Hours passed away in this manner; but towards eight in the morning a white speck was seen in the distance, and both opened their parched lips to shout "A sail!–a sail!" They shook hands, with tears of joy and hope, and strained their eyes as the vessel came nearer, and the dark hull could be seen above the horizon. Nearer, nearer–scarcely half a mile from them was the vessel, when, alas! she altered her course: she was sailing away. They shouted their loudest, and waved their jackets; but in vain–they were unseen, and were being left to perish!
The gunner's mate now rose up. He was the elder and the stronger man, and he quietly announced his intention of swimming to the vessel. It was a long, fearfully long distance for a man fasting for so many hours; and more terrible still than drowning was the other danger that was hidden under the golden ripples of those blue waters. But to remain was certain death to both, and this attempt gave the one last hope. The brave man gave his last wishes in charge to his officer, made the one entreaty, that if Mr. Maclean saw a shark in pursuit, he would not let him know, shook hands, and, with a brief prayer for the protection of the Almighty, sprang overboard.
Maclean was strongly tempted to swim with this last companion, but conquered the impulse as only leading to a needless peril, cheered and waved his jacket.
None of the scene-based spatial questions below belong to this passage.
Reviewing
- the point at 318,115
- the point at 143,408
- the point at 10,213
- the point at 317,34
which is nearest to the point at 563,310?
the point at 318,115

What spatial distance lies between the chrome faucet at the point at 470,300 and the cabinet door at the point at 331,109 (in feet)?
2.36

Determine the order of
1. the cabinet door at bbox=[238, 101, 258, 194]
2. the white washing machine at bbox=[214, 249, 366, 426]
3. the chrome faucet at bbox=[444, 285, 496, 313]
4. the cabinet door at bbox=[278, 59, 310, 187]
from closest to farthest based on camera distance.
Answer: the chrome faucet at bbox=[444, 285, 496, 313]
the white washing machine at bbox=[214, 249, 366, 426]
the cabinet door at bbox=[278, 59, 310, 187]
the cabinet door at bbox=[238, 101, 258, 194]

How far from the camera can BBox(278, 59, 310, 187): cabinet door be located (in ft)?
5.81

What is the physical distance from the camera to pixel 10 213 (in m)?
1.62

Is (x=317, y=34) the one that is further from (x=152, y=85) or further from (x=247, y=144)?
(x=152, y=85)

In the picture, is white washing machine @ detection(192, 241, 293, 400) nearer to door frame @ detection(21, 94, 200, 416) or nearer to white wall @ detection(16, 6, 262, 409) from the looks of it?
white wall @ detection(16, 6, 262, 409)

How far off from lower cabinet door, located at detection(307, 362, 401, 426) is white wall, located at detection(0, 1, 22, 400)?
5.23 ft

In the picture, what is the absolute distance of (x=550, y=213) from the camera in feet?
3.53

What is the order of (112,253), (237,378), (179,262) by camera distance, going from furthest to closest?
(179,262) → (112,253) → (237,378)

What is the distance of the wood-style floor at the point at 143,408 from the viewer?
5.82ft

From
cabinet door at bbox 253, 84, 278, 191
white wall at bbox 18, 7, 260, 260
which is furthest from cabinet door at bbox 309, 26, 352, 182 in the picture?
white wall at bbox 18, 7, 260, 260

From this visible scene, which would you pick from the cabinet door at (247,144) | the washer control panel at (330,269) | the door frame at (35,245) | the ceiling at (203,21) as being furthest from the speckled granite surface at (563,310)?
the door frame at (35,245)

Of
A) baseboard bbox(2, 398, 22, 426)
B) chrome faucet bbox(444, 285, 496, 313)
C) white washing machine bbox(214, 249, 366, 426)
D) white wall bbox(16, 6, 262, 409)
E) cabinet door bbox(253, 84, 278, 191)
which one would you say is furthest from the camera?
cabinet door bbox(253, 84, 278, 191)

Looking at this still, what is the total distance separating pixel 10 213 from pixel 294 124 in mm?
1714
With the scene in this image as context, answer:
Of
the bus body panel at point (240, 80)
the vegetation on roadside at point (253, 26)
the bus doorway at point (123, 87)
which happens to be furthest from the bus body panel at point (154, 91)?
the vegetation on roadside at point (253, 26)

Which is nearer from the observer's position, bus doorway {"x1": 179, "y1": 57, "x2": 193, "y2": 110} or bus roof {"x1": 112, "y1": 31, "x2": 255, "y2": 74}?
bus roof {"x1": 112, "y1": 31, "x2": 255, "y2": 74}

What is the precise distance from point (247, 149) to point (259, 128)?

Once he thought he saw the fin of a shark, and made a splashing, in hopes of scaring it from pursuit, then watched the swimmer with earnest hope. Meldrum swam, straining every nerve, splashing as he went to keep away the sharks, and shouting, but no one appeared on deck; and when he had accomplished about two-thirds of the way, his strength failed him, and he was about to resign himself to float motionless, all easy prey to the sharks, when a head was seen in the vessel. He raised his arms, jumped himself up in the water, and was seen! The brig was hove-to, a boat was put out, and he was taken into it, still able to speak and point the way to his companion.
The brig was American; and, at first, the history of the last day and night was thought so incredible, that the destitute pair were taken for escaped pirates; but they were, at last, set on shore at Havannah, and thence conveyed to Port Royal by the first man-of-war that touched there.
At the court-martial held by Sir Lawrence Halstead these facts came out. Meldrum could not be prevailed on to tell his own story; but when his young officer had related it, both burst into tears, and embraced before the court. Not an officer present but was deeply affected; and Meldrum was, of course, at once promoted, according to the dying request of Lieutenant Smith. He died in the year 1848, but the name of the Magpie schooner will ever remain connected with the memory of undaunted resolution and unwearied patience.